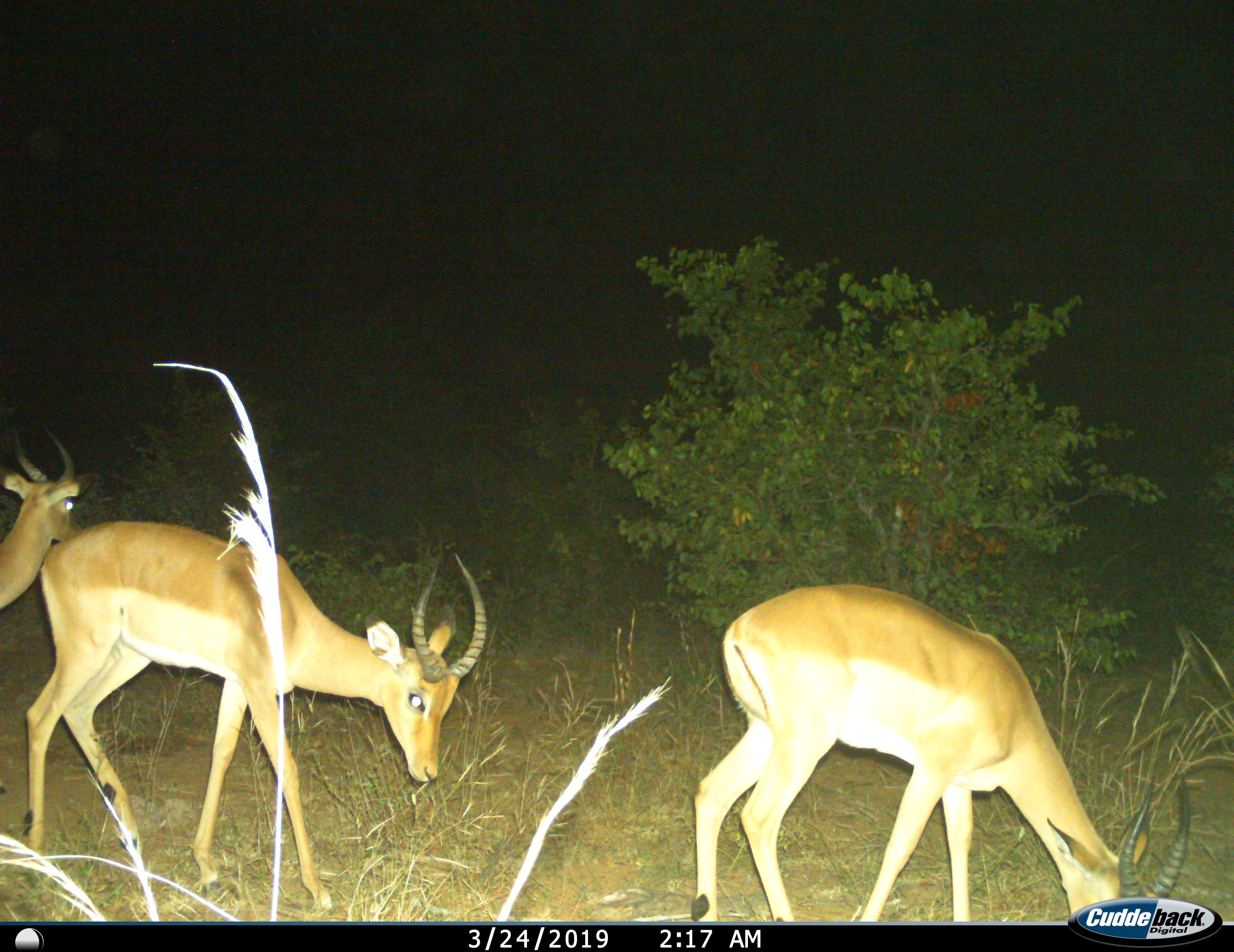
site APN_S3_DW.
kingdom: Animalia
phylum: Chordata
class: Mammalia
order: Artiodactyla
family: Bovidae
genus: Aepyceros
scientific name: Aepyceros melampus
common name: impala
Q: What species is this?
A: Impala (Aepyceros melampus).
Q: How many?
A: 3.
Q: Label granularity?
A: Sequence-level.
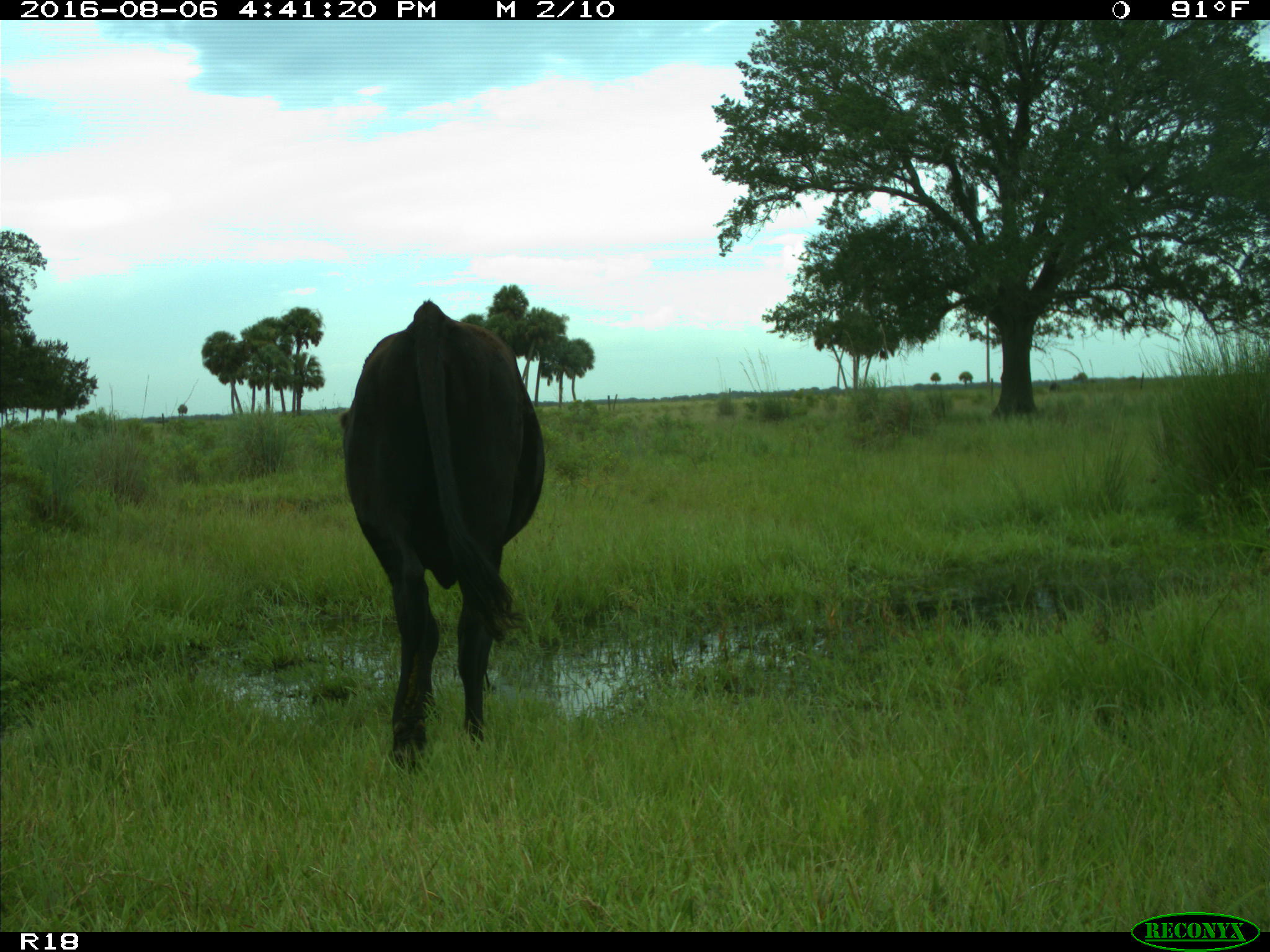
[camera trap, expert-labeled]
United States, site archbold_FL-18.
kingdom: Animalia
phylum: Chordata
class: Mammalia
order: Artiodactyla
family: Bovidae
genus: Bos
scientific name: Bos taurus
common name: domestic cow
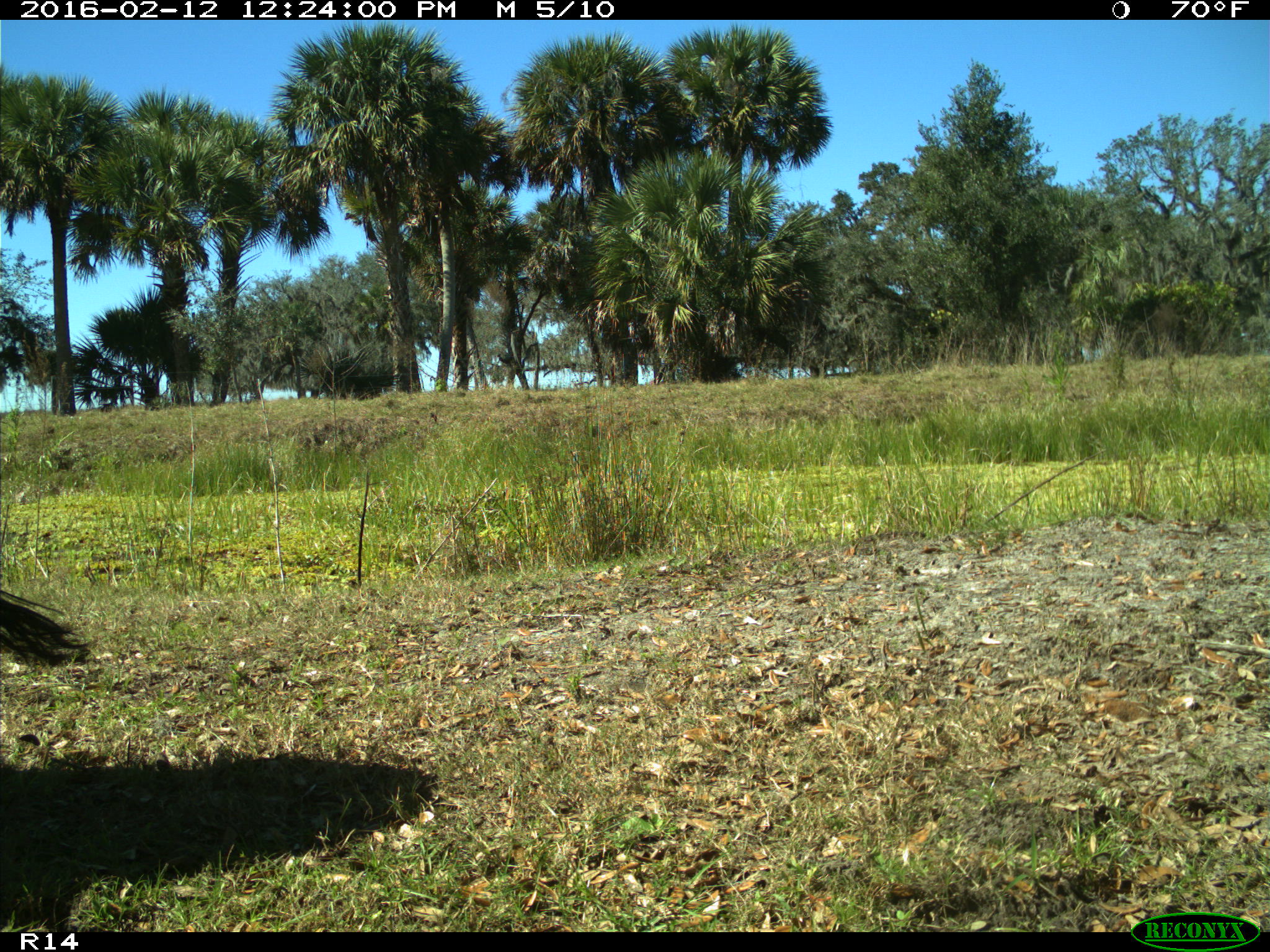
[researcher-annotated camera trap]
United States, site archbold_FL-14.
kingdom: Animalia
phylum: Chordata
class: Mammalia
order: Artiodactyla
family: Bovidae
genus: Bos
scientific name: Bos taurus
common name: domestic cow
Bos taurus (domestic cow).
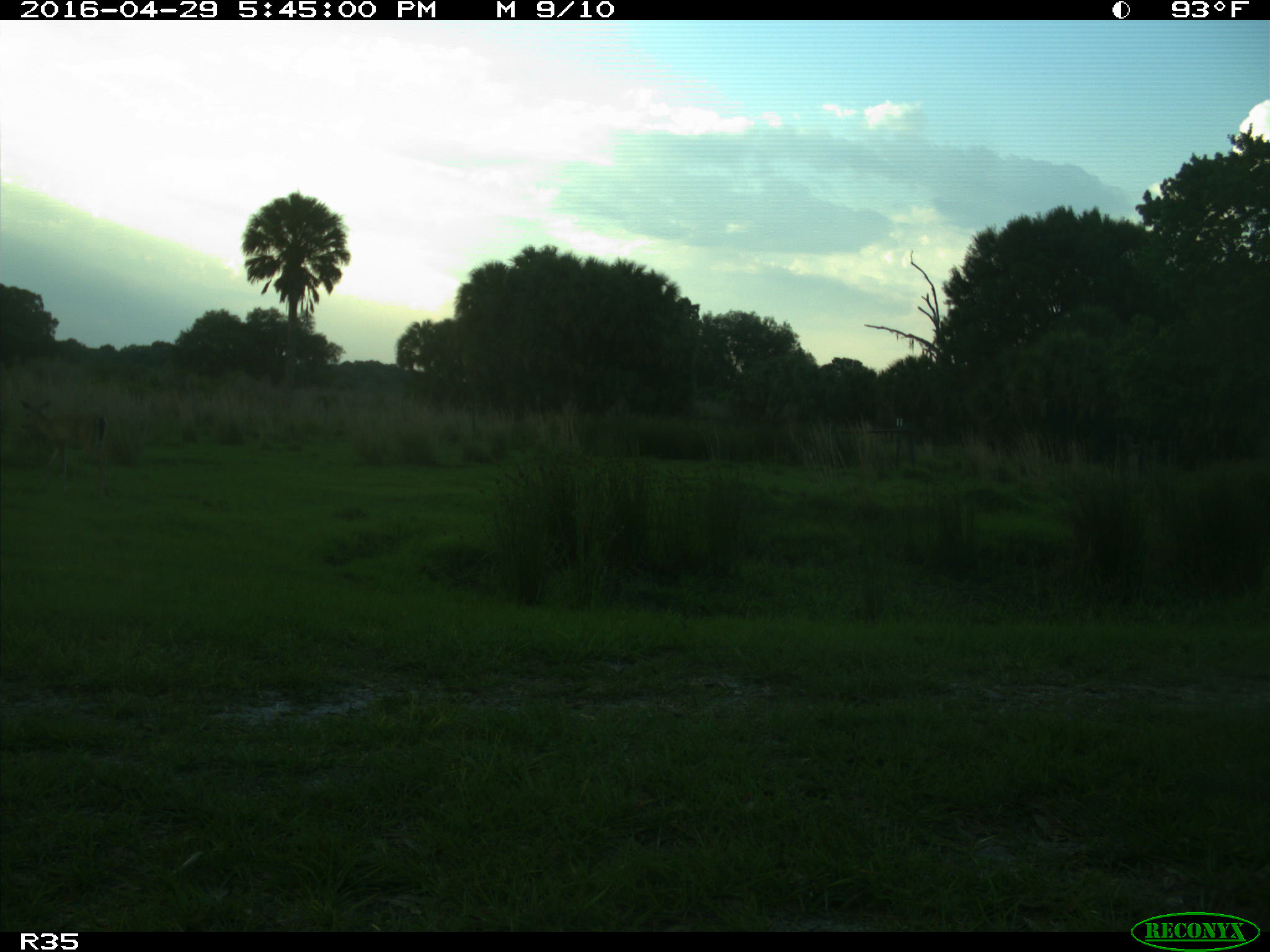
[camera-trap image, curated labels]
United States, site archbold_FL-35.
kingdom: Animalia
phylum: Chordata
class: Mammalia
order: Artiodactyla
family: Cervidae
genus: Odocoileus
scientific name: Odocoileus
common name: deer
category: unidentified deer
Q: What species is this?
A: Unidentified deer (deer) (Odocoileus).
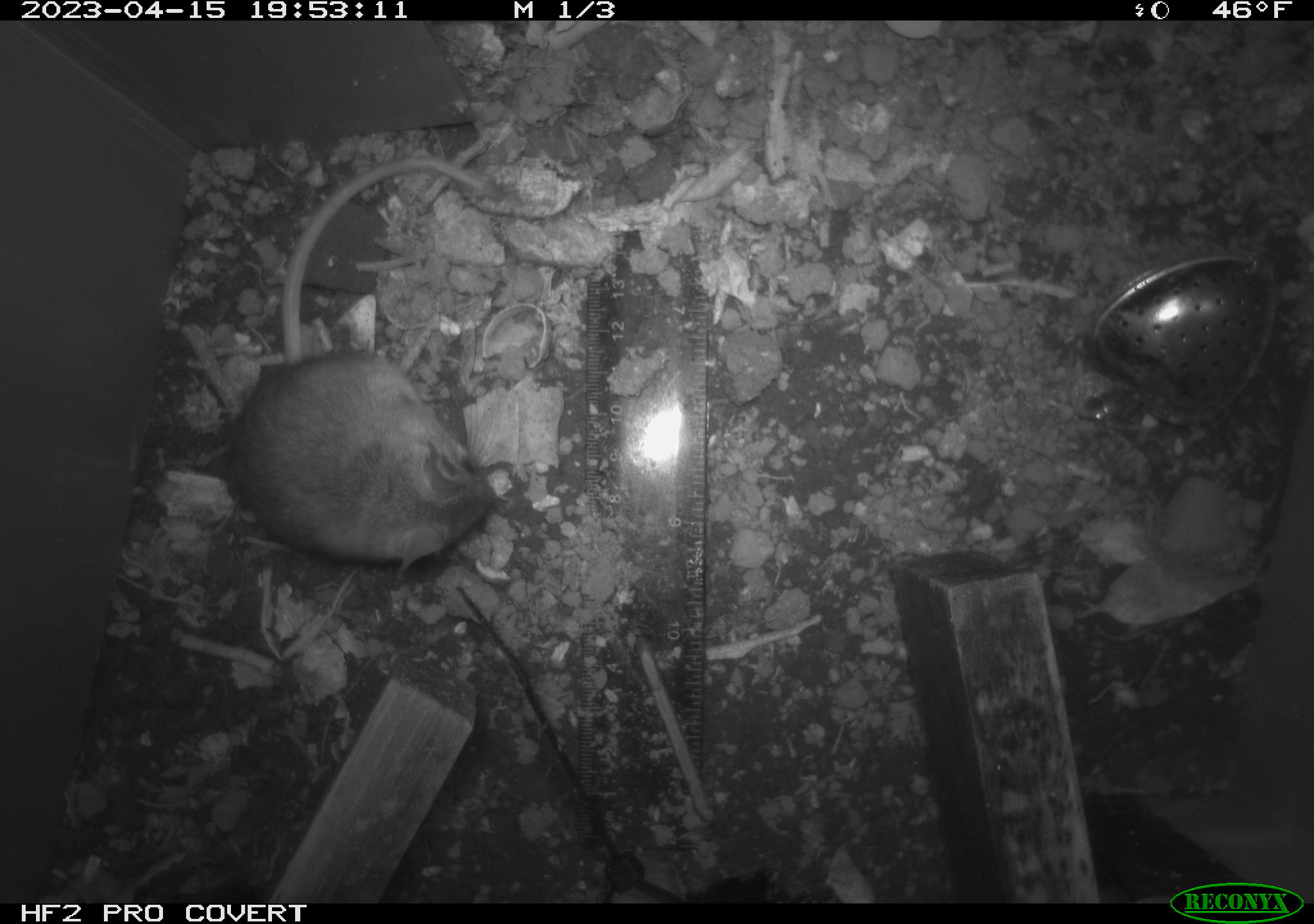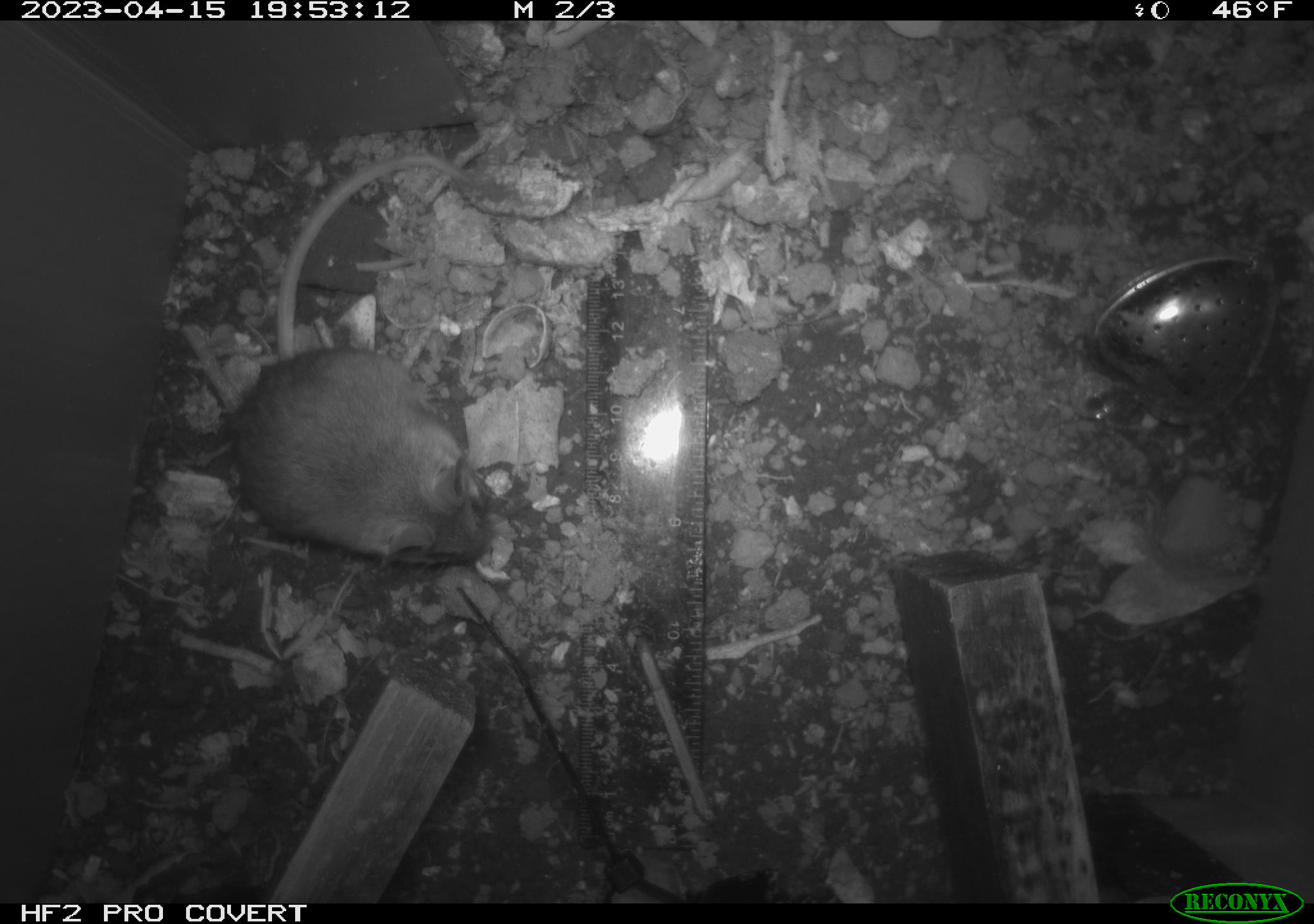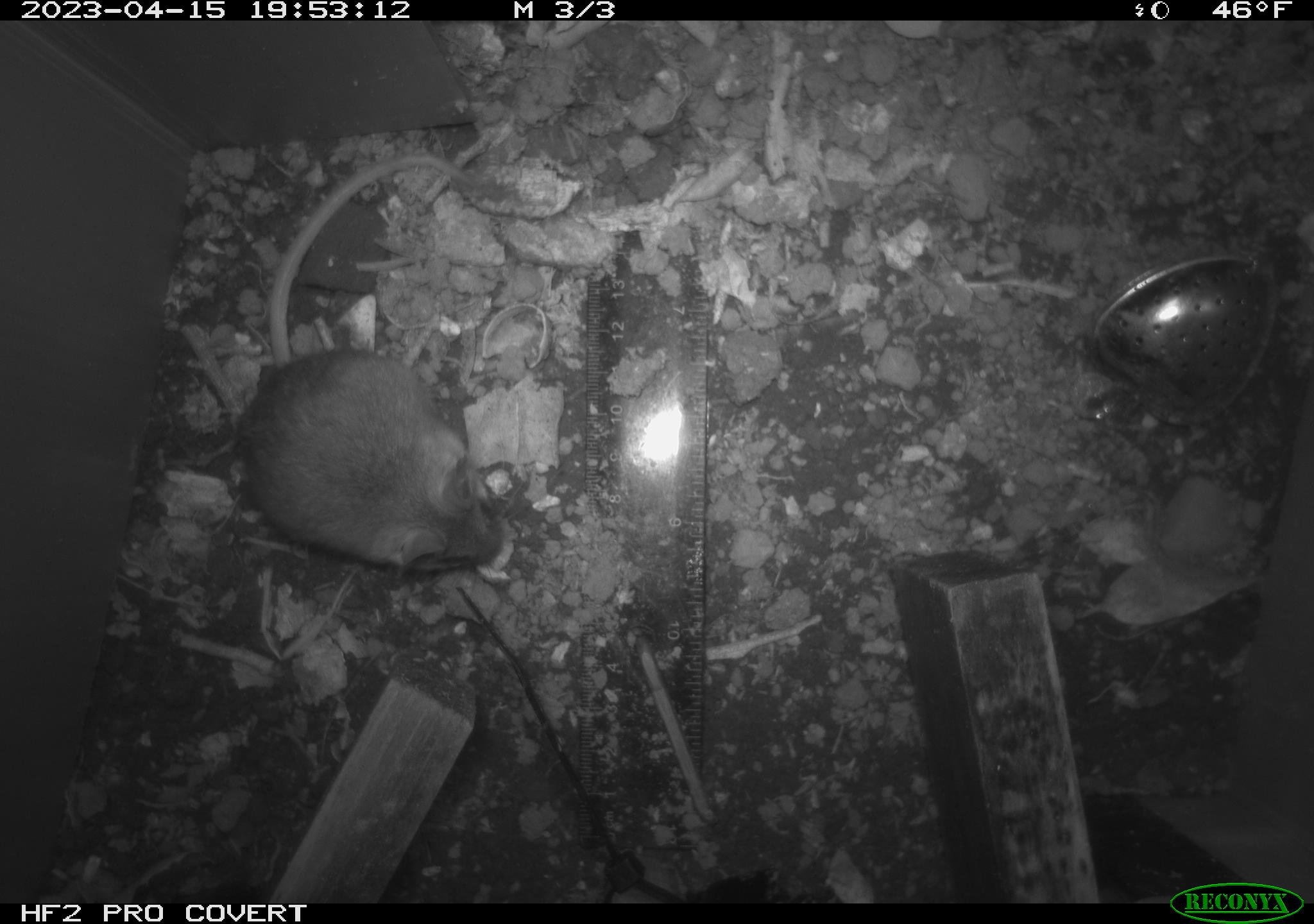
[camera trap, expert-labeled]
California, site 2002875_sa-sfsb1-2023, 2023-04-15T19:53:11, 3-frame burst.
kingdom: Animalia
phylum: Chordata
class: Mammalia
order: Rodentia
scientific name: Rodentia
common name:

What this task involves => In the records above, find the line that contains "common name: impala", then write it out along with every line after it, exactly, through the last one. Leave the pictures out.

Response area =>
common name: impala
Q: What species is this?
A: Impala (Aepyceros melampus).
Q: How many?
A: 3.
Q: Label granularity?
A: Sequence-level.
[camera trap, expert-labeled]
United States, site archbold_FL-18.
kingdom: Animalia
phylum: Chordata
class: Mammalia
order: Artiodactyla
family: Bovidae
genus: Bos
scientific name: Bos taurus
common name: domestic cow
[researcher-annotated camera trap]
United States, site archbold_FL-14.
kingdom: Animalia
phylum: Chordata
class: Mammalia
order: Artiodactyla
family: Bovidae
genus: Bos
scientific name: Bos taurus
common name: domestic cow
Bos taurus (domestic cow).
[camera-trap image, curated labels]
United States, site archbold_FL-35.
kingdom: Animalia
phylum: Chordata
class: Mammalia
order: Artiodactyla
family: Cervidae
genus: Odocoileus
scientific name: Odocoileus
common name: deer
category: unidentified deer
Q: What species is this?
A: Unidentified deer (deer) (Odocoileus).
[camera trap, expert-labeled]
California, site 2002875_sa-sfsb1-2023, 2023-04-15T19:53:11, 3-frame burst.
kingdom: Animalia
phylum: Chordata
class: Mammalia
order: Rodentia
scientific name: Rodentia
common name:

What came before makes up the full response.